In jener Zeit, als Jesus in das Gebiet von Cäsarea Philippi kam, fragte er seine Jünger: Für wen halten die Leute den Menschensohn? 

Sie sagten: Die einen für Johannes den Täufer, andere für Elija, wieder andere für Jeremia oder sonst einen Propheten. 

Da sagte er zu ihnen: Ihr aber, für wen haltet ihr mich? 

Simon Petrus antwortete: Du bist der Messias, der Sohn des lebendigen Gottes! 
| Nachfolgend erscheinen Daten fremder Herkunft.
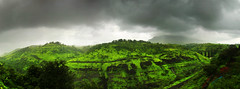 Igatpuri valley (Debmalya Mukherjee) Tags: panaroma debmalyamukherjee canon550d 18135 stitch maharastra westernghats sahayadri valley hills green lushgreen igatpuri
Jesus sagte zu ihm: Selig bist du, Simon Barjona; denn nicht Fleisch und Blut haben dir das offenbart, sondern mein Vater im Himmel. 

Ich aber sage dir: Du bist Petrus, und auf diesen Felsen werde ich meine Kirche bauen, und die Mächte der Unterwelt werden sie nicht überwältigen. 

Ich werde dir die Schlüssel des Himmelreichs geben; was du auf Erden binden wirst, das wird auch im Himmel gebunden sein, und was du auf Erden lösen wirst, das wird auch im Himmel gelöst sein. 

Dann befahl er den Jüngern, niemand zu sagen, dass er der Messias sei. 

Von da an begann Jesus, seinen Jüngern zu erklären, er müsse nach Jerusalem gehen und von den Ältesten, den Hohenpriestern und den Schriftgelehrten vieles erleiden; er werde getötet werden, aber am dritten Tag werde er auferstehen. 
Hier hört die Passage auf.